2. Only results of financial operations are split per share. Results of personal effort by the shareholders are split evenly; they are socii pro aequa parte of Justinian’s legislation.

3. Expensive items, as explained in the parallel text.

4. Mishnah Baba qama 4:1. Ex. 21:35 decrees that if an ox kills another ox, the owner of the attacking animal and the owner of the victim become co-owners of both the living and the dead animal. If the attacking ox attacks another one before it can be slaughtered, its co-owners now become co-owners with the owner of the second victim. The case quoted in the Mishnah is about an ox worth 200 zuz which attacks three oxen, each of which was worth 200 zuz but whose carcasses are not worth anything after the attack. Then the owner of the ox which was killed last takes half the combined value of the attacker and its victim as prescribed in the verse, 100 zuz. The owner of the second ox has a claim of 50% of the value of the combined value of the attacker and its victim. But since only 100 zuz remain of the value of the attacker and the victim is not worth anything, the second owner gets only 50 zuz. By the same argument, the owner of the first ox gets 25 zuz, the same amount as the owner of the attacker retains.

5. R. Ze‘ira interprets the Mishnah in Baba qama that in the company created by the attacking ox, the owner of the third victim contributed 200, the owner of the second 100, the owners of the first and of the attacker 50 each, and 50% of the value was lost as prescribed in the verse. Therefore, the Mishnah precribes proportional appropriations for a case which is not a financial operation; the Mishnah in Ketubot can be interpreted that in a company, all gains and losses have to be distributed in proportion to the capital invested.

6. Since in money matters, biblical law is not prescriptive.

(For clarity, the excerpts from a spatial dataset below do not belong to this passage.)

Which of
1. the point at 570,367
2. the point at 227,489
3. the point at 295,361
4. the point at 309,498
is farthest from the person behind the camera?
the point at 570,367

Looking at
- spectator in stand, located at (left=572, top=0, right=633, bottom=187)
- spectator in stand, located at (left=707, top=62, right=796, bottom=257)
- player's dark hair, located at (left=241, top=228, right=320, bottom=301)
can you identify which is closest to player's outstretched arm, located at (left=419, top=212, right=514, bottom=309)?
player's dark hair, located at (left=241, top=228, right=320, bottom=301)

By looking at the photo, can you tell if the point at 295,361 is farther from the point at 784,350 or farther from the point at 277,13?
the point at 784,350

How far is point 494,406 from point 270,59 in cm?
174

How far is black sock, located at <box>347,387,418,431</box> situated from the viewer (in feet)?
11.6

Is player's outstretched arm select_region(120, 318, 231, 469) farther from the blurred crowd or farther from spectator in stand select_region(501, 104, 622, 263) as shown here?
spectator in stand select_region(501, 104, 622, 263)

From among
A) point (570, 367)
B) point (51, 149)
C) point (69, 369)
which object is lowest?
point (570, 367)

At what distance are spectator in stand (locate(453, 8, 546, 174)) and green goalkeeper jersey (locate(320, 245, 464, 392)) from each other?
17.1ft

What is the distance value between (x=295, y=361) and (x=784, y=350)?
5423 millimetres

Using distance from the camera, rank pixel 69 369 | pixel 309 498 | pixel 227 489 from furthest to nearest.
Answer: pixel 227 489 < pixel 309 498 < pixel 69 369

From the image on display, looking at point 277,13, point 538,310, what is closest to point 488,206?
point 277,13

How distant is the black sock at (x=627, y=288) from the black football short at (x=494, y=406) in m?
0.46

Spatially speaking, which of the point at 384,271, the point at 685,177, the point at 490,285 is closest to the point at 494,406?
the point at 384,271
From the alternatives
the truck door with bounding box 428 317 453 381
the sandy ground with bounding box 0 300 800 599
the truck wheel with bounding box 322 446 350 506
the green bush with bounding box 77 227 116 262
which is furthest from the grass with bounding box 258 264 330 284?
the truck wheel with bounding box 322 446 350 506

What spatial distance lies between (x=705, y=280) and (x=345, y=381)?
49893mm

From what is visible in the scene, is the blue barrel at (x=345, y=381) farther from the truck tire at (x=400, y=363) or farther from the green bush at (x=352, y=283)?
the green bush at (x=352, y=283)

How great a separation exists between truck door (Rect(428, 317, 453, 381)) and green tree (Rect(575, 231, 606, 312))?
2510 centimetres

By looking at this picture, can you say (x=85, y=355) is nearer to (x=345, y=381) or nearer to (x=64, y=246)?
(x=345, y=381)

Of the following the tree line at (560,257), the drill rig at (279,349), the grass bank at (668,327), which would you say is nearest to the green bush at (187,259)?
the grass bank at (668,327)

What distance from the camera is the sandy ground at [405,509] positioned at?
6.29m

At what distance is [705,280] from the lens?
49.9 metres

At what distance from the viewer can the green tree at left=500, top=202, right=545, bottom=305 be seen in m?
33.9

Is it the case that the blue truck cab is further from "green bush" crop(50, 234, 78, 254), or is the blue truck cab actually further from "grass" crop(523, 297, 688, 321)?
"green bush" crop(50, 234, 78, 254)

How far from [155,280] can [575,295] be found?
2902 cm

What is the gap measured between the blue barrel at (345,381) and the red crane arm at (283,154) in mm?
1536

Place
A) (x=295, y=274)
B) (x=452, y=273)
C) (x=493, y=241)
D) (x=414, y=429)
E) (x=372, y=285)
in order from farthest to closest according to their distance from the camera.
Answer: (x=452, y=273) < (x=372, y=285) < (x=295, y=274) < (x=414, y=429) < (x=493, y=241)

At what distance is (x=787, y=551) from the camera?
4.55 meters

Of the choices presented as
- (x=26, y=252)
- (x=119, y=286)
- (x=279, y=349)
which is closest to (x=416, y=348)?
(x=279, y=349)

7. Since R. Ze‘ira is the later and higher authority, the Yerushalmi decides that all distributions must be proportional. The Babli, 93b, quotes the opinion attributed here to R. Eleazar in the name of Samuel as interpreted by Rav Hamnuna, it clearly decides that all distributions must be split equally.